Church attendance may be declining, but more and more thieves seem to be stopping in to prey.
And when the Rev. George Gary arrived at his All Nations Baptist Church at 502 Rhode Island Ave. NW, Sunday morning he discovered that he had become the most recent victim in a flurry of burglaries and robberies at Washington churches. "I just couldn't whoop like I wanted to," Gary said of his preaching last Sunday. After all, they'd stolen his thunder -- the microphone and amplifier that had cost his small congregation $250.
The chalices and gold-embedded artifacts of churches have always been a target of thieves, but some local pastors say such incidents in Washington have increased right along with other types of crime. For instance, robberies were reported in six District churches last year. One man was mugged as he knelt to pray.
"At one time, people felt superstitious about church money, that taking it would be bad luck," said the Rev. Joseph Norton of St. Anthony's Church at 1029 Monroe St. NE, which has been robbed. "I don't think they feel that way today."
The incidents have convinced some worried pastors that in money-tight times even God's house demands more of secular security. Churches have added "panic buttons" to alert guards of a robbery, flood lights to their parking lots and set up volunteer patrols of church grounds.
"It's money spent they probably wouldn't have spent 10 years ago," said Thomas Walsh, president of Security Controls Alarms. He estimated that his company has installed alarm systems in about 20 local churches at costs from a few hundred dollars to $7,000.
At St. Anthony's, a ski-masked bandit walked into the church office, pointed a gun at the secretary and announced, "This is a hold-up!" The secretary, Alice Payne, stared at him, unbelieving, until the bandit grabbed $2,000 in church funds from her desk and ushered Payne and an elderly janitor who had wandered into the office into a book room.
"He had a hard time convincing them it was a holdup," Norton said. By the time a group of priests was convinced of the theft, Norton said, they ran outside only to catch a glimpse of the gunman as he rode off into the sunset in a white, two-door Thunderbird with Maryland tags.

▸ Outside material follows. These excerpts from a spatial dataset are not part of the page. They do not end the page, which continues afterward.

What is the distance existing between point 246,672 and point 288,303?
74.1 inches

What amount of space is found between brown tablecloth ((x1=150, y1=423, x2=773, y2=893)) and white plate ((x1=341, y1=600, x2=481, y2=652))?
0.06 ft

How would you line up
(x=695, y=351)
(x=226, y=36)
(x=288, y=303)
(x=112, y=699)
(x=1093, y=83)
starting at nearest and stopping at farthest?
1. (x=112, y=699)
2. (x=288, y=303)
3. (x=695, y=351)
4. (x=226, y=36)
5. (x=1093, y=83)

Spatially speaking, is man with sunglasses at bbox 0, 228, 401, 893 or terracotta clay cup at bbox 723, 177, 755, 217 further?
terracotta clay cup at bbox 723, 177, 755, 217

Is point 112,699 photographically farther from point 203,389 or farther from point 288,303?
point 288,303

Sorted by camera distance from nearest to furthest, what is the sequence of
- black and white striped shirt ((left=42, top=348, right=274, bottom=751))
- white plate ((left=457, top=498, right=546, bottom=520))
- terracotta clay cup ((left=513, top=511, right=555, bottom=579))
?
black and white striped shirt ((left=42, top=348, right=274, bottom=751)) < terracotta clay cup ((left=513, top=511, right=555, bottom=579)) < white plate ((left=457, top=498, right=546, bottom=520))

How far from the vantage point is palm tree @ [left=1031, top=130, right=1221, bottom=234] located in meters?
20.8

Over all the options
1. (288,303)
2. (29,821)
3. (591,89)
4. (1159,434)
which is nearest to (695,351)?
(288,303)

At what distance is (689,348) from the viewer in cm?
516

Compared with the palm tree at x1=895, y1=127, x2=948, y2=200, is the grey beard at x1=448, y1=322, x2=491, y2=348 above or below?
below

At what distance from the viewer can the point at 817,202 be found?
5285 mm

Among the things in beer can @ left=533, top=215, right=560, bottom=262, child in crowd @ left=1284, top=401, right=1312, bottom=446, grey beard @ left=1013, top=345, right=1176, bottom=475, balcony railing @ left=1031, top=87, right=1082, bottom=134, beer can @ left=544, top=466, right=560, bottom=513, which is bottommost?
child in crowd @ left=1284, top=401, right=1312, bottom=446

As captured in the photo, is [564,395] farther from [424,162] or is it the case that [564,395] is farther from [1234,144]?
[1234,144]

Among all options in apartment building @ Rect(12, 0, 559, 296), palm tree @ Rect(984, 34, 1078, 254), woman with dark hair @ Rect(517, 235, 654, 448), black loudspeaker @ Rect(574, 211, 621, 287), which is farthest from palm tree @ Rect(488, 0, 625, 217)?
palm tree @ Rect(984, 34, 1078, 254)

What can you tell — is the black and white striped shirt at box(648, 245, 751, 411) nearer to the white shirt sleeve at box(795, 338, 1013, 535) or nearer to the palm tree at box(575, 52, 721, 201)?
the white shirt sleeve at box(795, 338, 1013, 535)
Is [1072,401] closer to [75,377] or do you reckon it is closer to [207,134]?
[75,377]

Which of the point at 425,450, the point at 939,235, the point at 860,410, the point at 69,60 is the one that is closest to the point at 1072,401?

Robbers also hit cafeteria workers at the United House of Prayer at 1123 Howard Rd. SE three times last summer, said Elder Sterling Green, assistant pastor. Green blamed the thefts on addicts congregated along the drug strip of nearby Martin Luther King Jr. Avenue.
In July, two men robbed a group of women attending a parents meeting at Matthews Memorial Baptist Church at 2616 Martin Luther King Jr. Ave. On New Year's Day, 1980, at St. Anthony's, a man praying alone in the chapel was yoked off his knees by a juvenile who then stole his wallet.
Perhaps the most profound, although subtle, change resulting from the thefts has been one of attitude.
Norton said he now warns solitary worshippers to watch for thieves while they pray. "There is a general feeling that you have to take every precaution," he said. The fear of robbery has also stopped some people from seeking the solitude of afternoon worship, he said.
"People would just drop in [the chapel] at odd times. Women out shopping or coming home from work would stop in for a moment to visit the Lord. They don't do anymore," he said. "At one time, no one would have thought they'd get mugged in the church."
Green is so convinced that churches are now common targets of theft that his church members now screen visitors before admitting them to evening services.
"We've pretty much locked the doors rather than let them stand open as we did in the past," he said. "We let in people we know one by one. It's very regrettable, but the crimes appear to be on the increase. Years ago, people wouldn't dare violate a church sanctuary but that attitude has changed." p
Juanita Gilberts, a member of St. Matthews "all my life," said she was shocked to learn of the robbery at the church where two men, claiming to have guns, stormed a meeting and began collecting pocketbooks.
"I just don't see how anybody would have that kind of nerve," Gilberts said, "but I know we have a sick society."
Fannie Parker got the message at the former Holy Trinity Fire Baptized Holiness Church at First and Randolph Streets NW two years ago. At a Mother's Day service there, a shotgun-toting bandit marched to the front of the church and announced a stick-up. "We kept on with the program," said Parker, who is a District police officer. "It didn't dawn on us he was robbing the church."
When the gunman left after robbing the church and blasting a hole in the back wall, Parker said she took her revolver from her purse and chased him through alleys until her high heel shoes tripped her up.
"They'll get their justice in the end," she said. "I don't believe the Lord will just let you get away with that."
Meanwhile though, the church has moved to Maryland.